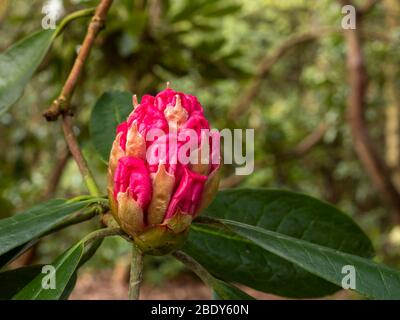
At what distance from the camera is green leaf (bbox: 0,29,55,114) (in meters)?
0.90

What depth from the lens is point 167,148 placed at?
0.65m

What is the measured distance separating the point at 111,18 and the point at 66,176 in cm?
287

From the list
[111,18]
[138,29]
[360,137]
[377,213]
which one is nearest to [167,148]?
[138,29]

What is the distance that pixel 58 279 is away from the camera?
0.66 m

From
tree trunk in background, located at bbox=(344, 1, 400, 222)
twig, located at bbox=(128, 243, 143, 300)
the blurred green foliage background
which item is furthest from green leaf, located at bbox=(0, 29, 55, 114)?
tree trunk in background, located at bbox=(344, 1, 400, 222)

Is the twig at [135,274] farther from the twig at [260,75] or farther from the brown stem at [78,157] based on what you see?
the twig at [260,75]

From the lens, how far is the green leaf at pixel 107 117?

----------------

**What is asked**
Reproduce the full listing above verbatim, with no pictures included.

**In response**
At what distance from the camera is green leaf (bbox: 0,29,55,114) (in meters)?
0.90

What depth from the lens is point 167,148 placed at?
0.65m

What is the measured distance separating the point at 111,18 and the point at 66,176 in cm?
287

From the list
[111,18]
[138,29]
[360,137]
[377,213]
which one is nearest to [167,148]?
[138,29]

What is the distance that pixel 58 279 is away from the camera?
0.66 m

From
tree trunk in background, located at bbox=(344, 1, 400, 222)
twig, located at bbox=(128, 243, 143, 300)
the blurred green foliage background
which item is furthest from green leaf, located at bbox=(0, 29, 55, 114)?
tree trunk in background, located at bbox=(344, 1, 400, 222)

Is the twig at [135,274] farther from the twig at [260,75] or farther from the brown stem at [78,157] based on what you see?
the twig at [260,75]

From the lens, how far is the green leaf at pixel 107 117?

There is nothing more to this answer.